Amazon workers walk off at a facility in Staten Island, NY (photo credit: Techxsplore)
While ecommerce fulfillment was initially thought to be a boon during the coronavirus crisis, with stores and malls in lockdown, execution is proving to be anything but simple as a growing chorus of drivers and facility associates complain about the danger of exposure and even walk off the job in protest.
Between Amazon, Whole Foods and Instacart workers staging walkouts Monday – with the former firing the organizer – and growing reports of drivers testing positive for COVID-19, getting orders out to customers is proving a huge challenge. Amazon Prime orders continue to face long delays, while the company is grabbing FC workers to pick Whole Foods grocery orders, offering higher pay.
Amazon in general is groaning under the strain of an unexpected peak season, for which it had two weeks instead of months to prepare in terms of staffing, facilities and the supply chain. Truckers, along with nurses and medical workers, have become heroes amid the crisis, getting vital goods where they need to go as most everything else is shut down.

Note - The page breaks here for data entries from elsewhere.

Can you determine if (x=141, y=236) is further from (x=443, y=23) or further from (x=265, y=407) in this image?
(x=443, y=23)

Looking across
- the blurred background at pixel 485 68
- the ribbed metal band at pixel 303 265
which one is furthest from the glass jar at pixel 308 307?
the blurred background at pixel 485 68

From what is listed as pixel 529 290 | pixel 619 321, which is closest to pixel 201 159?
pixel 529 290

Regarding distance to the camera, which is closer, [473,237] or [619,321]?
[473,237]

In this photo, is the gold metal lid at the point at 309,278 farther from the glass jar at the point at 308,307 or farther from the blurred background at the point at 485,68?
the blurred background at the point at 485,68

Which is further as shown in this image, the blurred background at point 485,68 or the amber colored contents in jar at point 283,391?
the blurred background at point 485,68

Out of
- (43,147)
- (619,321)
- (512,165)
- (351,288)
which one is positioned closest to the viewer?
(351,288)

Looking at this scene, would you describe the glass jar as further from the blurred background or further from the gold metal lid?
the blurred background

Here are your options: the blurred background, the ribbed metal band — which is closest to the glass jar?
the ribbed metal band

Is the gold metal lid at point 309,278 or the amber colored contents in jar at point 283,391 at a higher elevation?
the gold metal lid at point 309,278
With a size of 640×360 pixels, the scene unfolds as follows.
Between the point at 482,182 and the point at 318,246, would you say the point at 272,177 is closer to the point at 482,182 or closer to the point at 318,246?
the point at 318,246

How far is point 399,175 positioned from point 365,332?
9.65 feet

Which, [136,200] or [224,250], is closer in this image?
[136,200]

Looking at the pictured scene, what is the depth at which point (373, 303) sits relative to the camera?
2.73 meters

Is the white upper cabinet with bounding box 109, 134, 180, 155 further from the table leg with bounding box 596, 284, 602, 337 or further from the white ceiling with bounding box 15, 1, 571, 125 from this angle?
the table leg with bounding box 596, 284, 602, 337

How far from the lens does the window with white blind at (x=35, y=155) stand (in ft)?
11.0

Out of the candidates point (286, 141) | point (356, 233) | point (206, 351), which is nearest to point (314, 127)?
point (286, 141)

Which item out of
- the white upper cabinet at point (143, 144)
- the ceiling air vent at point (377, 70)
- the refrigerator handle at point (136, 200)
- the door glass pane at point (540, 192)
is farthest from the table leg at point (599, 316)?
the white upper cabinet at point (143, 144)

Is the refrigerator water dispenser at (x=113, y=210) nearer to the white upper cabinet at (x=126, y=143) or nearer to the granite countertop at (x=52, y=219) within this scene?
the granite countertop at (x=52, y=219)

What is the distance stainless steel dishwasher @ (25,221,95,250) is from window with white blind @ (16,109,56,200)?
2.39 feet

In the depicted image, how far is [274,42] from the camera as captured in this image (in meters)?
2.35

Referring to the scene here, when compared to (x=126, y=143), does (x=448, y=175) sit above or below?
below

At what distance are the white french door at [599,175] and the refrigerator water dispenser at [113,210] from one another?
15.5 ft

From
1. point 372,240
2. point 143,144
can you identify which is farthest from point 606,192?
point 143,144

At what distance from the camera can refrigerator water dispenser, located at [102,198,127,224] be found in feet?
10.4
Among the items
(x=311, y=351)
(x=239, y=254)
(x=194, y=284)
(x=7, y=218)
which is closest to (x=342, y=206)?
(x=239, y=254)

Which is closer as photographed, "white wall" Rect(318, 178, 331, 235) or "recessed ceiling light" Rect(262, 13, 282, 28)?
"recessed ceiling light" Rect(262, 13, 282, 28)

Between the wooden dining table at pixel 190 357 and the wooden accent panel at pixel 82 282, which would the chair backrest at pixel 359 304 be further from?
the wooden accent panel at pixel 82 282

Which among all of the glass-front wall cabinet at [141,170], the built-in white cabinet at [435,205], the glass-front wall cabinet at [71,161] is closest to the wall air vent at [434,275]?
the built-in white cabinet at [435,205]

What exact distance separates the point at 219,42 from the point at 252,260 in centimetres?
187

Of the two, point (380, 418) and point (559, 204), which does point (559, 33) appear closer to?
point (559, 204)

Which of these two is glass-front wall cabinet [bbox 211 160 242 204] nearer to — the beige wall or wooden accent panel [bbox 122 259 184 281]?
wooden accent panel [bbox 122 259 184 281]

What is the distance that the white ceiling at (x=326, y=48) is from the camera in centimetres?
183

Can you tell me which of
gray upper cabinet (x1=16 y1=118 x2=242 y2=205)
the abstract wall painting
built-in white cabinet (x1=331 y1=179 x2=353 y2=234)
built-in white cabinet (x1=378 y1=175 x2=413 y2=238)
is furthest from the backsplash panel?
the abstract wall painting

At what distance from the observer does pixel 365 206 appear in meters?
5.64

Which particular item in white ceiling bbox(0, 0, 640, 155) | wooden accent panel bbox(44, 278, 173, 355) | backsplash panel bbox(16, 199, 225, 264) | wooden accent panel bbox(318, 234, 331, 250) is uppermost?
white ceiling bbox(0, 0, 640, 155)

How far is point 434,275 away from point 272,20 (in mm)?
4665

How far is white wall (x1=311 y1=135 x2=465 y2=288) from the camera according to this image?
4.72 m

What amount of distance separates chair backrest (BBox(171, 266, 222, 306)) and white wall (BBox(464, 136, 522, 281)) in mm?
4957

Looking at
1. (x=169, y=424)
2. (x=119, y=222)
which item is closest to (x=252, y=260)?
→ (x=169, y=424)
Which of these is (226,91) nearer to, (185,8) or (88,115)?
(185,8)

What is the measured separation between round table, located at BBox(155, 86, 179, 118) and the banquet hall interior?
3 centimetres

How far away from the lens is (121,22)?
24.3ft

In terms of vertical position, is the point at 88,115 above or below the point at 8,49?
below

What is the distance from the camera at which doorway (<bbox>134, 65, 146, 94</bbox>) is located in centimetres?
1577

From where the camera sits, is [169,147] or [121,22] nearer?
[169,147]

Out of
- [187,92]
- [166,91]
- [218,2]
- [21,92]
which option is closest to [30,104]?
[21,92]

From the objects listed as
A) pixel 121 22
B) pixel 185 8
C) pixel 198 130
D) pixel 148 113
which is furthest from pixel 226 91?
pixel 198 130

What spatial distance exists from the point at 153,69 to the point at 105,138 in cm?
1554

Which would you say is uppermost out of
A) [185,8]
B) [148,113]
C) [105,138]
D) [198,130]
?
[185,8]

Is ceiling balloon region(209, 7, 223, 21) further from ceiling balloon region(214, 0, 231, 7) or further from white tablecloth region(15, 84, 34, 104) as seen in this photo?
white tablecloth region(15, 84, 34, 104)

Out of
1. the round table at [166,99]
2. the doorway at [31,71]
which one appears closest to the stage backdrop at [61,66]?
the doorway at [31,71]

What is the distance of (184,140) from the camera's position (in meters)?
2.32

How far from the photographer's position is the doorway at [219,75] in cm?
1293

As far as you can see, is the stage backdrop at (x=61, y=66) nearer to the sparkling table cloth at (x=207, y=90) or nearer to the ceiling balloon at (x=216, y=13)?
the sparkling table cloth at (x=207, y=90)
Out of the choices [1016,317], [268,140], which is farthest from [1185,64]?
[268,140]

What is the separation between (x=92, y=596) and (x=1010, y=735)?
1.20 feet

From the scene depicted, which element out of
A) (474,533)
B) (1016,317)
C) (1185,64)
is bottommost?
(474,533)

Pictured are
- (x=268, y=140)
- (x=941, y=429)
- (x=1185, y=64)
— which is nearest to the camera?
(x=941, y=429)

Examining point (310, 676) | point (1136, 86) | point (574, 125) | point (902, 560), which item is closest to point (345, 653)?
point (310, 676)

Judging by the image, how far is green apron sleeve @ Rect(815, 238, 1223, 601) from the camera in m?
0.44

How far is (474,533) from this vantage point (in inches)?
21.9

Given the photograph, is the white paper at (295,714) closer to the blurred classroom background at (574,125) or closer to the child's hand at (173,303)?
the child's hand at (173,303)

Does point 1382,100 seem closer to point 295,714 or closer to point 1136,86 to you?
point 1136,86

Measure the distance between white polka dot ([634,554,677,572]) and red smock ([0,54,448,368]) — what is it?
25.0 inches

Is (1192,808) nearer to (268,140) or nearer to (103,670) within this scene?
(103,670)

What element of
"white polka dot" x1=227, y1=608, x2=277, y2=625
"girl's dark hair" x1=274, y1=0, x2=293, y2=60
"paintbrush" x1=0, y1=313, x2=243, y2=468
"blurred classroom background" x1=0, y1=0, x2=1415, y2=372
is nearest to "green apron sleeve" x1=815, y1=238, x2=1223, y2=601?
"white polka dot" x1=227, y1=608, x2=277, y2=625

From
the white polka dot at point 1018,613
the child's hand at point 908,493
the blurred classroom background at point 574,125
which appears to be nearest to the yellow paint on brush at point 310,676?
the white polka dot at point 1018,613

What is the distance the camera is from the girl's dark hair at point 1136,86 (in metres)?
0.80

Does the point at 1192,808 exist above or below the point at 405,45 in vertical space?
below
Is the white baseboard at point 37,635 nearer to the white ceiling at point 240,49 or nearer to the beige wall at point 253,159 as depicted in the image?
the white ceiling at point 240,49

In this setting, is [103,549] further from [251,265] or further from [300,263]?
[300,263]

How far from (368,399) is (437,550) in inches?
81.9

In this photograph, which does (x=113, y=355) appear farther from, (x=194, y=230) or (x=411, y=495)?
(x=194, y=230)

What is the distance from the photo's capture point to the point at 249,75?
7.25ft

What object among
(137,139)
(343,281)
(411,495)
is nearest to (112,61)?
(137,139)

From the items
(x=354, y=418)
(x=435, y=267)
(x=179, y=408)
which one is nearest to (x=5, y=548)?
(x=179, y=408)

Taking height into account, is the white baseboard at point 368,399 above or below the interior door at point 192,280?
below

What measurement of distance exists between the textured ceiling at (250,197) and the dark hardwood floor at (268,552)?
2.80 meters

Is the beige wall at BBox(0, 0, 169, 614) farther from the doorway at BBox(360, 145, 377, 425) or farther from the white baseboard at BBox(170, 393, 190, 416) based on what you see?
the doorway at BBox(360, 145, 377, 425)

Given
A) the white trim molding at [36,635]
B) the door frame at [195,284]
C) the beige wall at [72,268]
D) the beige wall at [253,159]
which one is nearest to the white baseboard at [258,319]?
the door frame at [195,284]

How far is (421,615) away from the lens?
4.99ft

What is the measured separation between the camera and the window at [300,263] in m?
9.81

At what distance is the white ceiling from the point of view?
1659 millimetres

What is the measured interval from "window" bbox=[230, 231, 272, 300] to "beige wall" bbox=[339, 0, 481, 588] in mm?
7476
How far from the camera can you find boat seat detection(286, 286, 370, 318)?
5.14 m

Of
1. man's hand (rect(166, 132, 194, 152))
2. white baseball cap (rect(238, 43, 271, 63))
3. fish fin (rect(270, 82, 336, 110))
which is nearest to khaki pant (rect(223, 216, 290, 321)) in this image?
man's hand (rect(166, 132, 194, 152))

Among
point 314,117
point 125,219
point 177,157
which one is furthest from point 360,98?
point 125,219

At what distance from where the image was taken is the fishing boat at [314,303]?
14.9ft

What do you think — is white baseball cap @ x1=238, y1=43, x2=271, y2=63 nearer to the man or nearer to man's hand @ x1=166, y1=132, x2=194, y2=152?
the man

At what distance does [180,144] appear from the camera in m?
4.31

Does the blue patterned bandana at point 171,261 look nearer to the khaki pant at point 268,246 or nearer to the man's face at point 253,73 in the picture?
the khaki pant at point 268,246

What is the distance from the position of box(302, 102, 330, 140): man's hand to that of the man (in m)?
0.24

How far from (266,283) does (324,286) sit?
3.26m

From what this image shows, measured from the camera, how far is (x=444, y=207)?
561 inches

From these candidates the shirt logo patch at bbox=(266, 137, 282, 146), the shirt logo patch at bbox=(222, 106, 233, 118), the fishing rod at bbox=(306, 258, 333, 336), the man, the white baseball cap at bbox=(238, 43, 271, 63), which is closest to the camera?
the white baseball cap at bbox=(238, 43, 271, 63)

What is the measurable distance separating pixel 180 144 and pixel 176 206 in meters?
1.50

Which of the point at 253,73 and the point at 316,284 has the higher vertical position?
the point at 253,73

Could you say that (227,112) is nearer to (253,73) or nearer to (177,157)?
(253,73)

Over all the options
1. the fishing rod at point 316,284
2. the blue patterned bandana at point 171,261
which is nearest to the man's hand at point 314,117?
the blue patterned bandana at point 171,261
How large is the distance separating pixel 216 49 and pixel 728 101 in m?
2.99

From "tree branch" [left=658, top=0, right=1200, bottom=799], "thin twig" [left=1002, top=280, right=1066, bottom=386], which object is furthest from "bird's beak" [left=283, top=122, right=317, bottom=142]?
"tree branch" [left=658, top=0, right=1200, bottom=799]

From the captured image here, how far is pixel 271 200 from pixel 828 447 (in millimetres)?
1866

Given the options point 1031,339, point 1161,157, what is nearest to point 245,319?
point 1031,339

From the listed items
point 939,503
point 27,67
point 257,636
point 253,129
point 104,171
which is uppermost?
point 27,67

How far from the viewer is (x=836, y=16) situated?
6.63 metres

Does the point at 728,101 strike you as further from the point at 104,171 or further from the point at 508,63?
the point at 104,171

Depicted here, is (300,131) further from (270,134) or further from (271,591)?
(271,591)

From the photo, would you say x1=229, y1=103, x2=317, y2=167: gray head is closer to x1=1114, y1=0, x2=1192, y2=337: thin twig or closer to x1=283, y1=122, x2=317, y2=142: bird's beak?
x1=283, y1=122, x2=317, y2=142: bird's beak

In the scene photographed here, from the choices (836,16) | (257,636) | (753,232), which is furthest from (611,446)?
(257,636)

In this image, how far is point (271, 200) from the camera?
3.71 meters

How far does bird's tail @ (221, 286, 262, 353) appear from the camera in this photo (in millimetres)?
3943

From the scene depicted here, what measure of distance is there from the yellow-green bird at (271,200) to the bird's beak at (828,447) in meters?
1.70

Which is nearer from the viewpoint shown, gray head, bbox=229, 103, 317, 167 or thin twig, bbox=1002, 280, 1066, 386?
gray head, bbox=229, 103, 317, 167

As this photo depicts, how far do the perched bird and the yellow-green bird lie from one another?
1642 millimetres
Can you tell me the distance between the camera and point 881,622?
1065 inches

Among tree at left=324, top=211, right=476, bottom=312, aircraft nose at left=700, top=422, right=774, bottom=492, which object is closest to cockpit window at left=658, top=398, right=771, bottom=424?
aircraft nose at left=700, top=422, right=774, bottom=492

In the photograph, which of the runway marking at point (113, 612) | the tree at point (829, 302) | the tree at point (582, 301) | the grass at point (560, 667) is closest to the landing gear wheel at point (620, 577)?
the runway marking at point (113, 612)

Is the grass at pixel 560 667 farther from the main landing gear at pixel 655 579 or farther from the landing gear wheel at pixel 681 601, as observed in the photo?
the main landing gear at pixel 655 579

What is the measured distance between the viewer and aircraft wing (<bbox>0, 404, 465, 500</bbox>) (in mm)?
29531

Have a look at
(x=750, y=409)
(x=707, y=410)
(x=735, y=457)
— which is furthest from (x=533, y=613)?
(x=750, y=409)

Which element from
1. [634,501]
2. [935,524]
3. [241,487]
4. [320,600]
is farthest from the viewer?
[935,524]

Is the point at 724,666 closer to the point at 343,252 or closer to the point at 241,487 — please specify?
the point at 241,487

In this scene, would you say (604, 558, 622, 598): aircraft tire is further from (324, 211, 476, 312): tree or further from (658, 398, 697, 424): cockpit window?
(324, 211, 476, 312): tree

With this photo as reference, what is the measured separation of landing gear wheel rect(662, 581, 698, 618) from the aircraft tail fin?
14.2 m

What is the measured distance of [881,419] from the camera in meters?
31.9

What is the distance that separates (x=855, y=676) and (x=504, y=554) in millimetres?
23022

Grocers are starting to limit the number of customers in a store at one time, and curbside pickup and home delivery continue to boom – but be prepared to wait for deliveries from Instacart or Postmates, in some cases a day or two. Also, some states are banning reusable bags over virus transmission concerns.
More reports are coming in of grocery workers being infected with coronavirus, including at three different grocery stores in California as well as a Costco, a not-unexpected result given their exposure to so many shoppers relative to others in retail.
UPS and FedEx along with the U.S. Postal Service and DHL have suspended their normal service guarantee of a refund if a delivery arrives late, and UPS and FedEx are offering discounts for air express and ground services; a FedEx spokesperson said it was unrelated to the coronavirus outbreak. Amazon is saying Prime customers can face delays up to a month for nonessential orders.
To ease the strain on third-party sellers already impacted by Amazon’s mid-March decision to temporarily suspend nonessential orders until April 4, the company on Monday said it was waiving two weeks of storage fees in March, according to Reuters. The break applied to shippers and goods stored in the U.S., UK, Germany, France, Italy, Spain, Poland, the Czech Republic and Canada.
According to a report from DHL, export challenges from China and India are severely impacting the pharmaceutical industry, as those countries produce much of the world’s generic drug ingredients and formulations.
“As the full effects on pharma supply chains as a result of the COVID-19 outbreak in China becomes more evident, supply chain managers should diversify their sourcing locations, seek alternative transportation capacity to move cargo, and rethink their manufacturing and sourcing network,” DHL said in its report.
On the pharmacy side, Walgreens expanded its partnership with Postmates, offering on-demand delivery from all 7,000 U.S. stores, the companies announced.
Tim Geiken, principal of shipping consultancy Platinum Circle Partners, said he heard that the coronavirus pandemic is having more impact on the operations of UPS’s ground network than that of rival FedEx, as UPS’s union workers get paid sick days and sick leave while FedEx’s contract drivers don’t.
“All the business closures are causing a problem (for the carriers),” Geiken said. “Their networks are not built to store stuff but to move it through and deliver it. If people continue to ship orders and businesses are closed and not able to receive them, that’s going to be a mess. We have to keep an eye on that, with trailers of stuff sitting in lots. They can’t risk shipping it back because what if it can’t be accepted on the other end?”
Geiken said the only customers of Platinum Circle Partners that are shipping product currently are in big box retail, home improvement, medical equipment and supplies and chemical products.
John Haber, founder and CEO of Spend Management Experts, said some of his clients are seeking to get reclassified as sellers of essential products in order to bypass government-imposed shutdowns. One is a manufacturer that supplies other businesses considered essential, while another sells musical instruments. Guitar Center has been trying to make that case as well.
“It depends on the state, but we are seeing a lot of shipping still going on with most of our customers,” Haber said. “We only have a few who have shut down entirely. In that case, it’s mostly customers who don’t have multiple distribution centers but just one. A customer in New Hampshire, for example, had to shut down because of an order from the governor.”